Lange Reihe: Verkehrsberuhigung unter dem Dach der Gemeinschaftsstraße

Die BürgerInnen St. Georgs haben zum Abschluss einer Informationsveranstaltung des BezirksamtS Mitte mit sehr großer Mehrheit für eine Verkehrsberuhigung der Langen Reihe gestimmt. Etwa 45 Anwesende haben sich für weitergehende Planungen ausgesprochen, ca. sechs waren dagegen und ca. zehn haben sich enthalten.

Ungefähr 12.000 Autos passieren jeden Tag diese zentrale Straße durch St. Georg. Der überwältigende Anteil ist Durchgangsverkehr. Unter dem Dachbegriff "Gemeinschaftsstraße" sollen nun Ideen und Konzepte für verkehrsberuhigende Maßnahmen mit den Bürgerinnen und Bürgern zusammen entwickelt werden.
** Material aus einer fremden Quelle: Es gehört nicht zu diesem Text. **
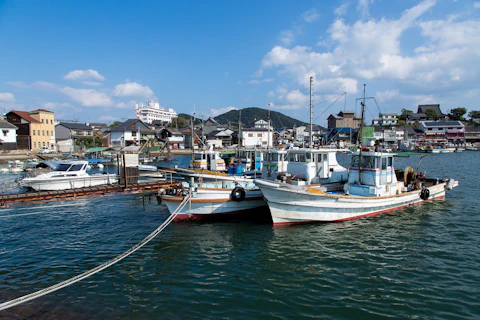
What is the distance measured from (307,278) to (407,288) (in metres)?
3.41

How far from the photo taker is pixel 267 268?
1165 cm

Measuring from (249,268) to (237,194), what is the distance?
654 cm

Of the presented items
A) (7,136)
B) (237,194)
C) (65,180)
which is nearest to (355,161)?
(237,194)

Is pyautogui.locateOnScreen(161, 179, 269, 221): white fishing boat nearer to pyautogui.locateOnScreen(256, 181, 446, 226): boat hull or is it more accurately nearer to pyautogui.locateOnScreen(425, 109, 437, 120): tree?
pyautogui.locateOnScreen(256, 181, 446, 226): boat hull

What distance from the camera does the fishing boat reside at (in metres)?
16.0

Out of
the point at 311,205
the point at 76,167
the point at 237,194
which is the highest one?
the point at 76,167

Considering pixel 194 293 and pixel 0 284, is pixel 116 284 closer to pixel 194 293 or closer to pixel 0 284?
pixel 194 293

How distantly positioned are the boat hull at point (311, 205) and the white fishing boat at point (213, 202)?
7.97 feet

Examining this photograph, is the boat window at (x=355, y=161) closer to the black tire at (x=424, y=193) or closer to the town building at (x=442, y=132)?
the black tire at (x=424, y=193)

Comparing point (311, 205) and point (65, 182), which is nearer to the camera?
point (311, 205)

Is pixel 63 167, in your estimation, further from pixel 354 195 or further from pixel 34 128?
pixel 34 128

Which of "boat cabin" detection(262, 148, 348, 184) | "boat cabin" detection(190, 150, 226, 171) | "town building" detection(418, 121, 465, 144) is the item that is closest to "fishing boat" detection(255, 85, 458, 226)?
"boat cabin" detection(262, 148, 348, 184)

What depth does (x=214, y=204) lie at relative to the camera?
17859mm

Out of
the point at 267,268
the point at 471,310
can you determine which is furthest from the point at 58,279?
A: the point at 471,310
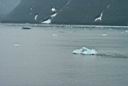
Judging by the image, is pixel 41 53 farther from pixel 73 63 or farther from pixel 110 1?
pixel 110 1

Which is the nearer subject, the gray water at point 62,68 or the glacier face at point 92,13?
the gray water at point 62,68

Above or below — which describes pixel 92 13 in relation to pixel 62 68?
below

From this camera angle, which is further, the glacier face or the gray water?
the glacier face

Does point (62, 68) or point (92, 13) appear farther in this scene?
point (92, 13)

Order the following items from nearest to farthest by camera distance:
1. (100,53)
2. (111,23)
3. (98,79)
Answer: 1. (98,79)
2. (100,53)
3. (111,23)

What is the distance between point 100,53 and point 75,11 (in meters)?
134

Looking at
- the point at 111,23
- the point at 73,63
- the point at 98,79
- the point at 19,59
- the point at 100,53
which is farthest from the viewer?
the point at 111,23

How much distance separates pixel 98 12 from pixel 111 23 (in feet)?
35.0

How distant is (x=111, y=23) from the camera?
175 meters

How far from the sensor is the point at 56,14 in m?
195

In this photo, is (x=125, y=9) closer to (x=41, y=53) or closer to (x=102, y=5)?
(x=102, y=5)

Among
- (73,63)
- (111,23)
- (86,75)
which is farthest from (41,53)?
(111,23)

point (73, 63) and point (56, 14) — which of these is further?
point (56, 14)

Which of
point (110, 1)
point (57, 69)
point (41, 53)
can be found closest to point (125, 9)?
point (110, 1)
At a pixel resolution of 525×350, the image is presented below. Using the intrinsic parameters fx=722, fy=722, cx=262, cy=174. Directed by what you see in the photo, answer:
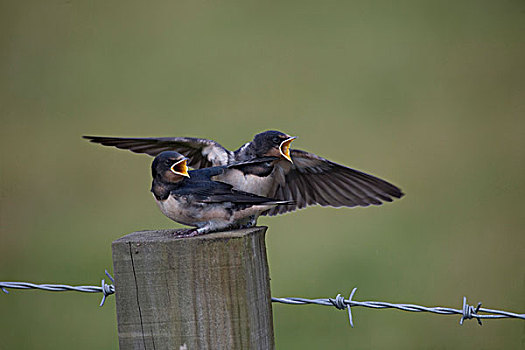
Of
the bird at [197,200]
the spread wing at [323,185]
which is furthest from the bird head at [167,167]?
the spread wing at [323,185]

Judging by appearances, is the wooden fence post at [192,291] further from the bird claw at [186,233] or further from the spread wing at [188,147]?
the spread wing at [188,147]

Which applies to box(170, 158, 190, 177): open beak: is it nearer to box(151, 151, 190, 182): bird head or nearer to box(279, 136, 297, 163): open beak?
box(151, 151, 190, 182): bird head

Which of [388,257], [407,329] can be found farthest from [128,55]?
[407,329]

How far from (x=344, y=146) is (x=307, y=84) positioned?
2.96 meters

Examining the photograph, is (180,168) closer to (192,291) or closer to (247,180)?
(192,291)

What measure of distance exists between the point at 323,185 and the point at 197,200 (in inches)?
59.3

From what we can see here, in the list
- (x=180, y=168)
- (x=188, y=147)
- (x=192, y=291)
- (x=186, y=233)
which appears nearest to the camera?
(x=192, y=291)

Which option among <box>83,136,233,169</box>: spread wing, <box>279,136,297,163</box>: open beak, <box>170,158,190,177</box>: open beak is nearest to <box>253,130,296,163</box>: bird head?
<box>279,136,297,163</box>: open beak

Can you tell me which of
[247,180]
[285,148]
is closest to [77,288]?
[247,180]

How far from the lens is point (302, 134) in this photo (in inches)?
417

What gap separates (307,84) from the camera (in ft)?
42.0

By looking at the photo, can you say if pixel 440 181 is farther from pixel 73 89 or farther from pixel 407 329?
pixel 73 89

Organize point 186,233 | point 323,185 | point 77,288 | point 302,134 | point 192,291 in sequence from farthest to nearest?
1. point 302,134
2. point 323,185
3. point 77,288
4. point 186,233
5. point 192,291

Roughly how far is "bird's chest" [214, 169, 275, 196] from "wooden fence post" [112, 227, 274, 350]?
1.12 meters
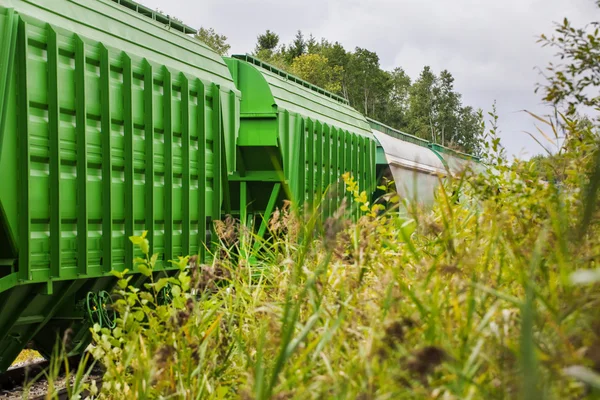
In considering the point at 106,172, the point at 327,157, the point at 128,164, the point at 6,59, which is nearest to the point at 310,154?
the point at 327,157

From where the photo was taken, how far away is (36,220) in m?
6.09

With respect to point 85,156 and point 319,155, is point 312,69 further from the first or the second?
point 85,156

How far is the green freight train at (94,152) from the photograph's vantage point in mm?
5949

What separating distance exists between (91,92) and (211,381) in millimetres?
3682

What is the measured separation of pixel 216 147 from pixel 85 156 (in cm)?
267

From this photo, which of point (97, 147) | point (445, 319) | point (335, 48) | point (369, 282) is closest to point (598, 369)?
point (445, 319)

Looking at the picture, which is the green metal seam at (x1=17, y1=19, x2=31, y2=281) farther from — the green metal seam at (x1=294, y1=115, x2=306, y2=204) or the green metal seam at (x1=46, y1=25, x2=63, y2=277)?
the green metal seam at (x1=294, y1=115, x2=306, y2=204)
Viele Bürger haben deutlich gemacht, dass sie von der starren Idee des "Shared Space" ohne Verkehrsschilder und Wegbegrenzungen nicht viel halten und das offene Konzept einer Gemeinschaftsstraße bevorzugen. Die Idee der Gemeinschaftsstraße wurde von der Behörde für Stadtentwicklung und Umwelt entwickelt und ist praktisch die großstädtische Anwendung des Shared-Space-Prinzips.

Michael Osterburg, Vorsitzender der GAL-Bezirksfraktion: "Das deutliche Votum ist erfreulich und macht den Weg für die gemeinsame Erarbeitung verkehrsberuhigender Maßnahmen für die Lange Reihe frei. Es bestätigt das Ergebnis der Bürgerbeteiligung von 2007. Die Bürgerinnen haben klug und besonnen entschieden."

Farid Müller, Bürgerschaftswahlkreisabgeordneter aus St. Georg: " Die Anwohner und Bürger St.Georgs eint der Wunsch nach weniger Durchgangsverkehr in der Langen Reihe. Unter dem Dach der "Gemeinschaftsstraße" können Sie jetzt an klugen Konzepten mitwirken."